**Required actions**.
1. In the crystal morphology text, what method was used to calculate the acetaminophen morphology, and in which program?
2. Output the part of the crystal morphology text starting with "Nowadays it is" and going on through "from the display.".
3. Condense the paragraph of the crystal morphology text that begins "Nowadays it is much easier", keeping its main facts.

**Text**.
▽

Nowadays it is much easier to go to your local single crystal crystallographer and ask him to give you the set of absorption correction data. He will think you are crazy, because that information is completely irrelevant, but if you persist they will give it to you. What crystallographers do is to measure the morphology on their X-ray instrument with the aid of a digital microscope. The great benefit of this method is that the orientation of the unit cell is known with respect to the crystal faces. All the crystallographer has to do is to line up the crystal perpendicular to each of the crystal faces (which is done by the computer) and then he can simply measure the D(hkl) values from the display.
slide 324
I want to remind you that when you are measuring the angles between the crystal faces, these faces are lined up parallel to Miller planes. It can often be a little bit tricky to match up these angles with the lattice vectors especially for triclinic and monoclinic systems.
slide 325
Here we see a picture of a calculated morphology of acetaminophen. It was calculated using the BFDH method in Mercury. Notice that the unit cell is aligned so as to match the orientation of the crystal. This is useful because it allows you to figure out how the molecules are oriented at the crystal faces.

△

**Raw data**.

▽

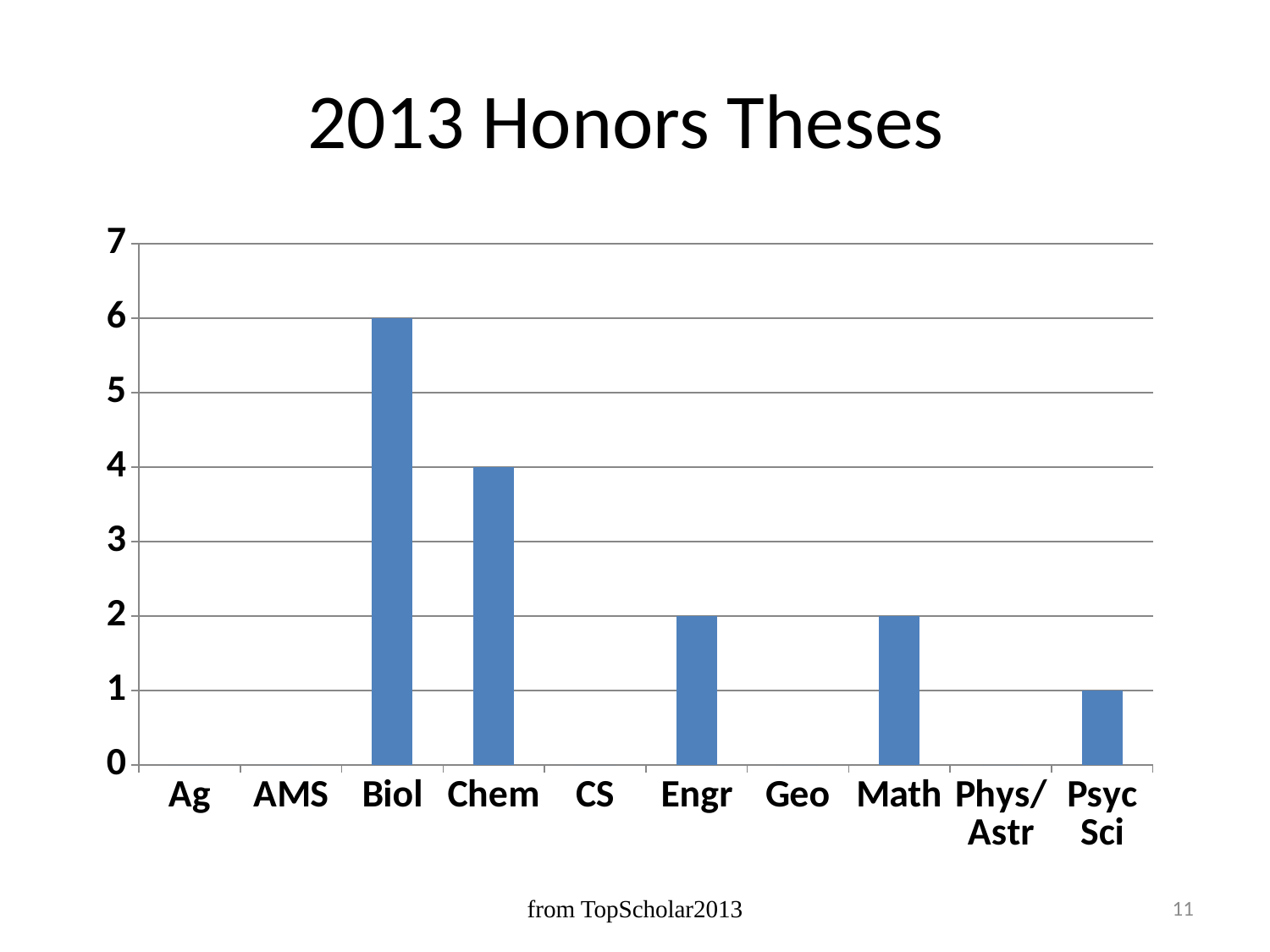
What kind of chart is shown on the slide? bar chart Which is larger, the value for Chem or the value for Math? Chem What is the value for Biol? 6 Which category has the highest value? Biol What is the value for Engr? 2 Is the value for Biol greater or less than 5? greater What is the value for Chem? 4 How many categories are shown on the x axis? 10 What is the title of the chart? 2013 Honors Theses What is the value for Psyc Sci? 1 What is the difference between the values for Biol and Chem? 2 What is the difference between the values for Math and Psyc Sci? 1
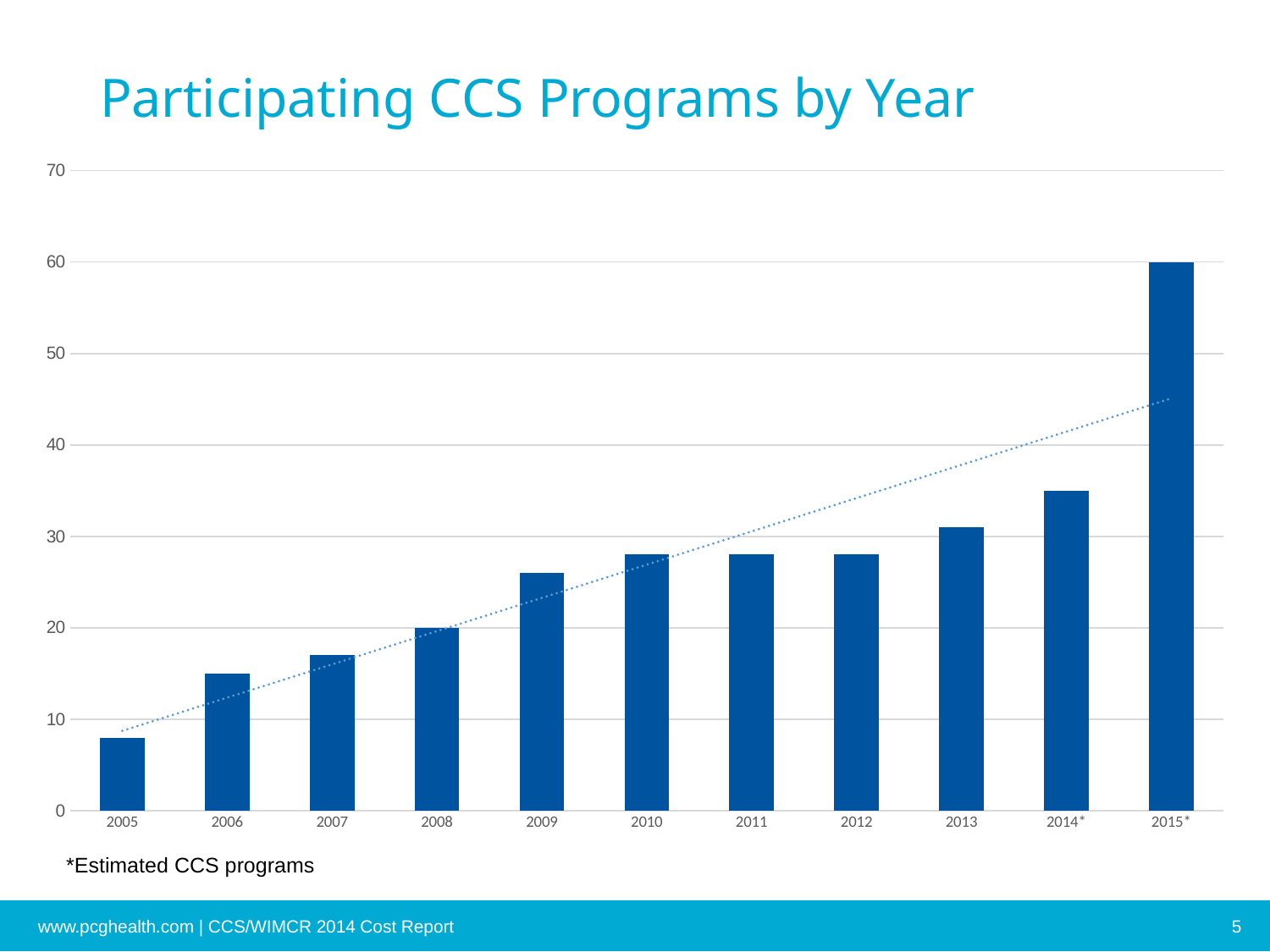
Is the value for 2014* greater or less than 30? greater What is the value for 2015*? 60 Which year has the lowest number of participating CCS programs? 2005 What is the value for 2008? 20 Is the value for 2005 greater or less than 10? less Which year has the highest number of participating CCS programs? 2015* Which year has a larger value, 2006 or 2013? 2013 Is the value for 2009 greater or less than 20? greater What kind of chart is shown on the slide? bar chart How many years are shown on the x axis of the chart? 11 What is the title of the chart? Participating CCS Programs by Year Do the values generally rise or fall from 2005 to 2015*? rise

△

**Answers to the problems**.
1. The BFDH method in Mercury.

2.
Nowadays it is much easier to go to your local single crystal crystallographer and ask him to give you the set of absorption correction data. He will think you are crazy, because that information is completely irrelevant, but if you persist they will give it to you. What crystallographers do is to measure the morphology on their X-ray instrument with the aid of a digital microscope. The great benefit of this method is that the orientation of the unit cell is known with respect to the crystal faces. All the crystallographer has to do is to line up the crystal perpendicular to each of the crystal faces (which is done by the computer) and then he can simply measure the D(hkl) values from the display.

3. A local single crystal crystallographer can now supply absorption correction data. They will consider the request crazy because the information is irrelevant, but will provide it if you persist. Crystallographers measure morphology on their X-ray instrument with a digital microscope, which has the benefit that the unit cell's orientation relative to the crystal faces is known. The computer lines the crystal up perpendicular to each face, and the D(hkl) values are then read from the display.